Poem for a Tuesday — “Perhaps the World Ends Here” by Joy Harjo

“The world begins at a kitchen table. No matter what, we must eat to live.

The gifts of earth are brought and prepared, set on the table. So it has been since creation, and it will go on.

We chase chickens or dogs away from it. Babies teethe at the corners. They scrape their knees under it.

It is here that children are given instructions on what it means to be human. We make men at it, we make women.

At this table we gossip, recall enemies and the ghosts of lovers.

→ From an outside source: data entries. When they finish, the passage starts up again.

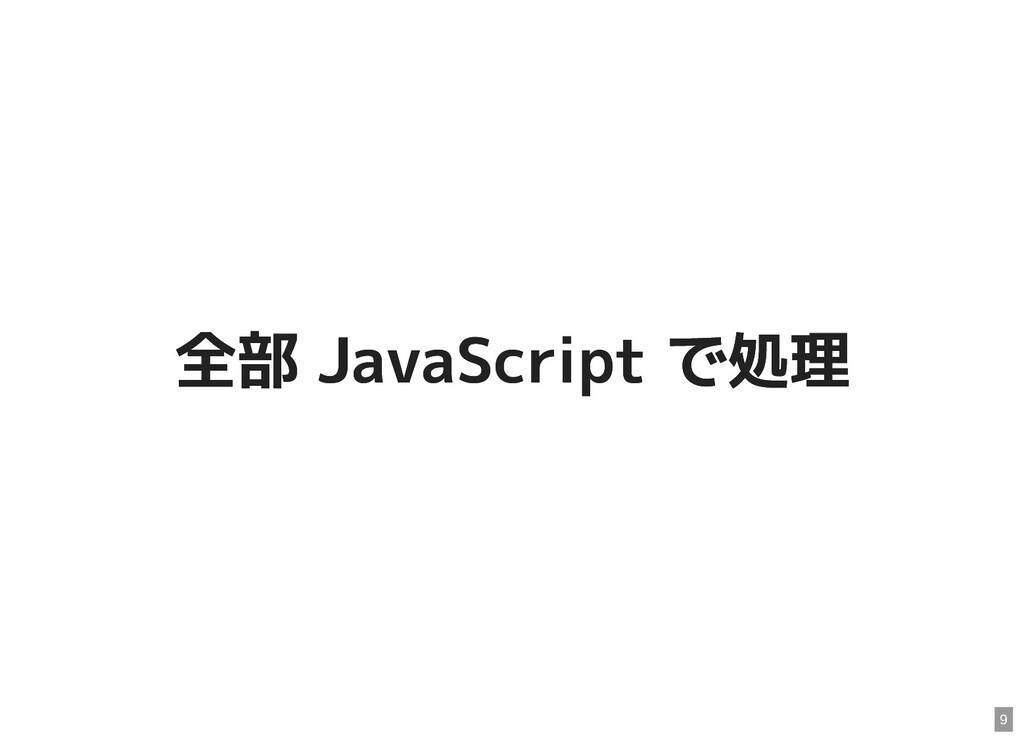 全部 JavaScript で処理 全部 JavaScript で処理 9
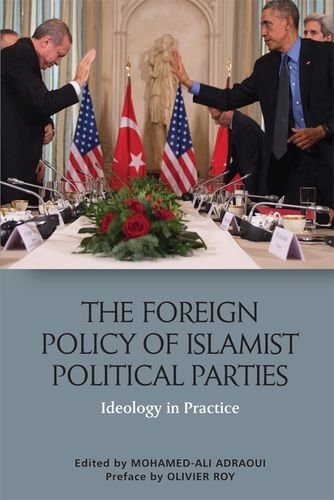 The Foreign Policy of Islamist Political Parties: Ideology in Practice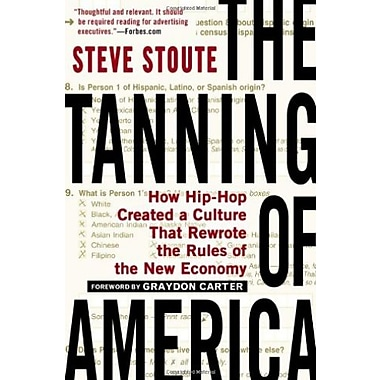The Tanning of America: How Hip-Hop Created a Culture That Rewrote the Rules of the New Economy Used Book (9781592407385)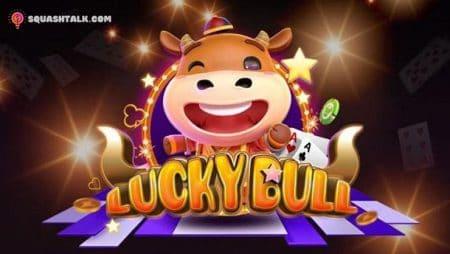 Hướng dẫn cách chơi Lucky Bull tại nhà cái trực tuyến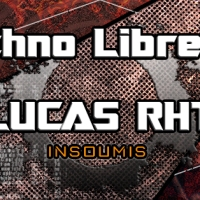 LUCAS RHT – Interview : La Techno Libre #14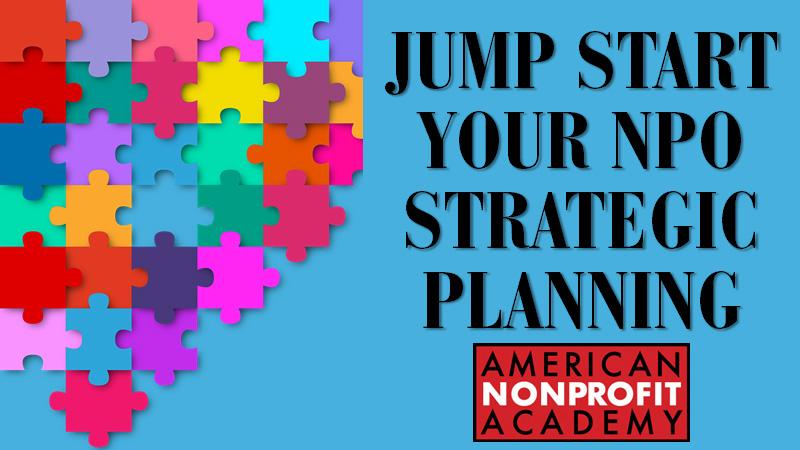 Jump Start Your NPO Strategic Planning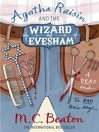 Agatha Raisin and the Wizard of Evesham (eBook): Agatha Raisin Mystery Series, Book 8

Our dreams drink coffee with us as they put their arms around our children. They laugh with us at our poor falling-down selves and as we put ourselves back together once again at the table.

This table has been a house in the rain, an umbrella in the sun.

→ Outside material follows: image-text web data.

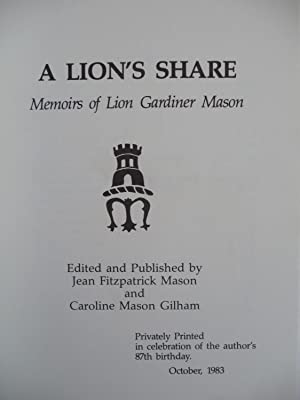 A Lion's Share: Memoirs of Lion Gardiner Mason, (Inscribed): Mason, Jean Fitzpatrick and ...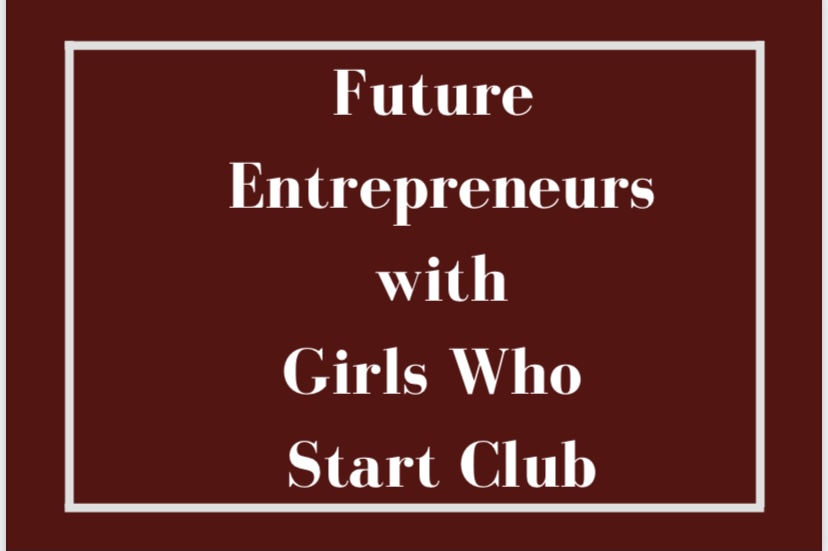 Future Entrepreneurs with Girls who Start Clubs is a brand new club at East.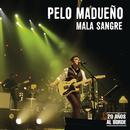 Mala Sangre (En Vivo)/Pelo Madueño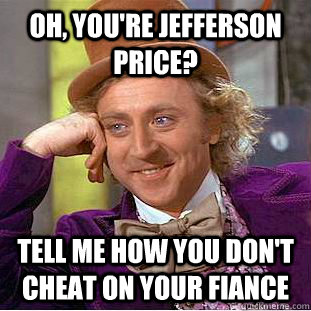 Oh, you're jefferson price? tell me how you don't cheat on your fiance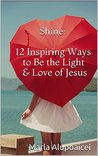 Shine: 12 Inspiring Ways to Be the Light & Love of Jesus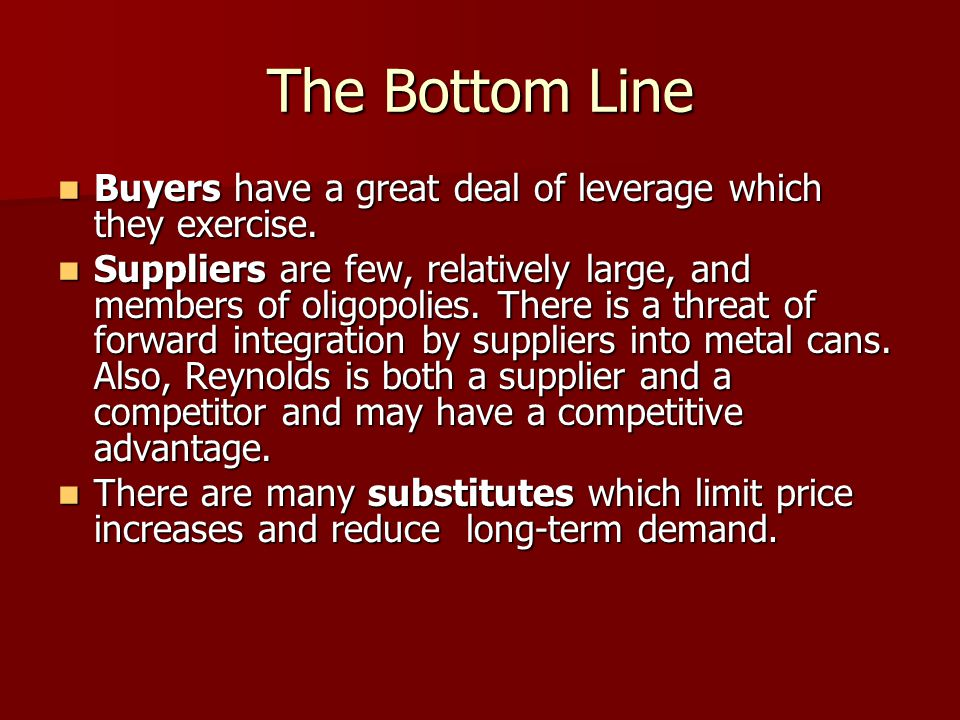 The Bottom Line Buyers have a great deal of leverage which they exercise.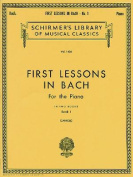 First Lessons in Bach - Book 1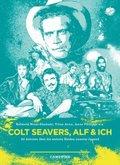 Campfire - Colt Seavers, Alf & Ich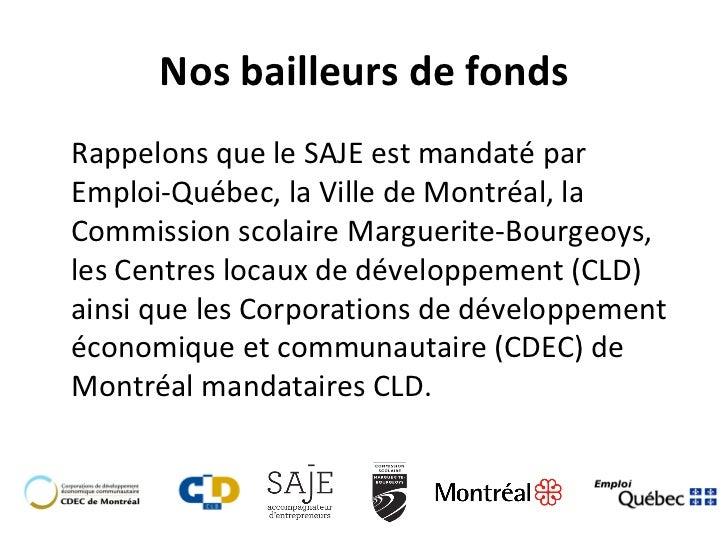 NosbailleursdefondsRappelons que le SAJE est mandaté parEmploi-Québec, la Ville de Montréal, laCommission scolaire Marg...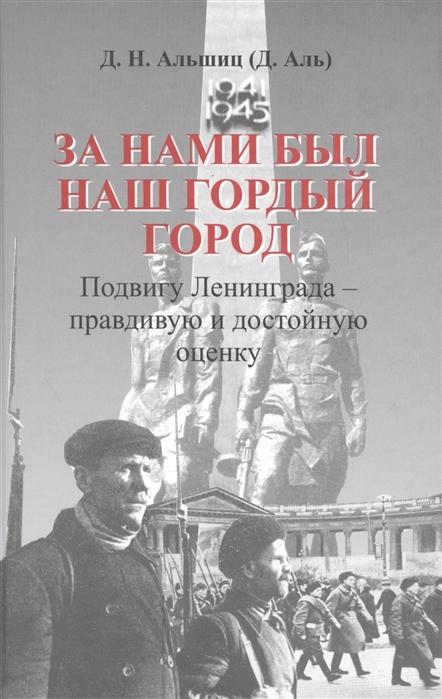 Альшиц Д. За нами был наш гордый город Подвигу Ленинграда - правдивую и достойную оценку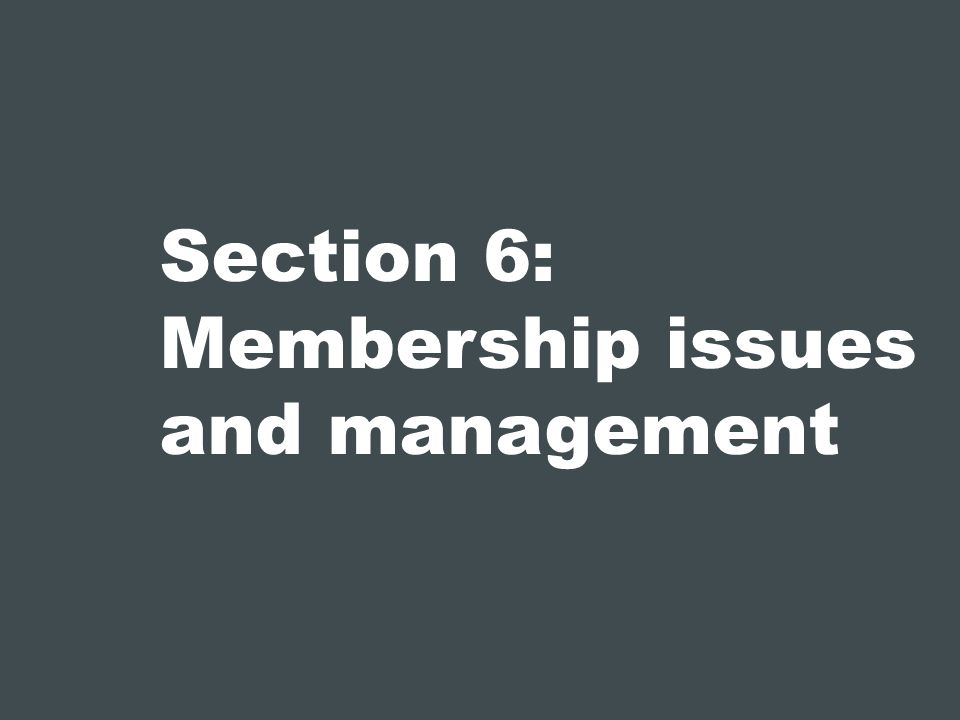 Section 6: Membership issues and management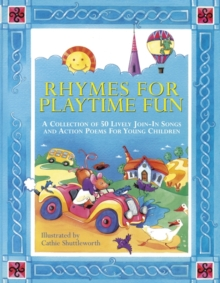 Rhymes for Playtime Fun : a Collection of 50 Lively Join-in Songs and Action Poems for Young Children, Paperback Book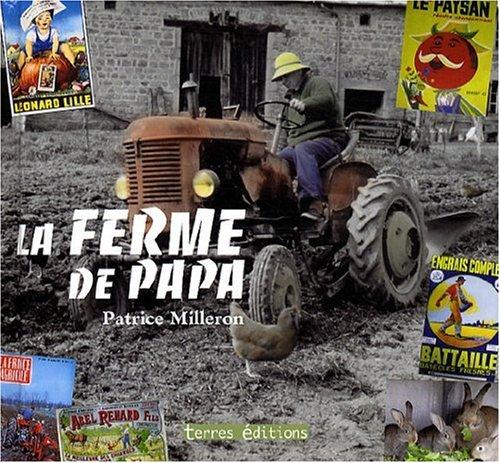Ferme de Papa (la)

Wars have begun and ended at this table. It is a place to hide in the shadow of terror. A place to celebrate the terrible victory.

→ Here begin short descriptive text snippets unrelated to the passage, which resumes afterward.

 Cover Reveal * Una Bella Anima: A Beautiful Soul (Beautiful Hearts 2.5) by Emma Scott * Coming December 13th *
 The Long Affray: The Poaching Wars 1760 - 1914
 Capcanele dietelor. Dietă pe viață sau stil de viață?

We have given birth on this table, and have prepared our parents for burial here.

At this table we sing with joy, with sorrow. We pray of suffering and remorse. We give thanks.

Perhaps the world will end at the kitchen table, while we are laughing and crying, eating of the last sweet bite.”

— from the wonderful, gorgeously creative, and insightful book Reinventing the Enemy’s Language, ed. Joy Harjo and Gloria Bird. New York: W.W. Norton, 1997. p. 556.


Joy Harjo is a member of the Muscogee Nation. A gifted poet, memoirist, essayist, and musician, Harjo draws deeply from indigenous traditions of storytelling and oral history. She has a unique gift for capturing the moment, in all its emotional complexity, amid varied landscapes, both natural and human. She is a longtime friend of U.S. Secretary of Interior Deb Haalund (Laguna Pueblo); both see Native American poetry as an act of reclaiming, celebrating, and advocating for public lands and ancestral homes. Harjo has said “…most of what is created is beyond us, is from that source of utter creation, the Creator, or God. We are technicians here on Earth, but also co-creators. I’m still amazed. And I still say, after writing poetry for all this time, and now music, that ultimately humans have a small hand in it. We serve it. We have to put ourselves in the way of it and get out of the way of ourselves” (Contemporary Authors). Her memoir Crazy Brave was honored with the American Book Award. She served as the 23rd U.S. Poet Laureate from 2019-2022.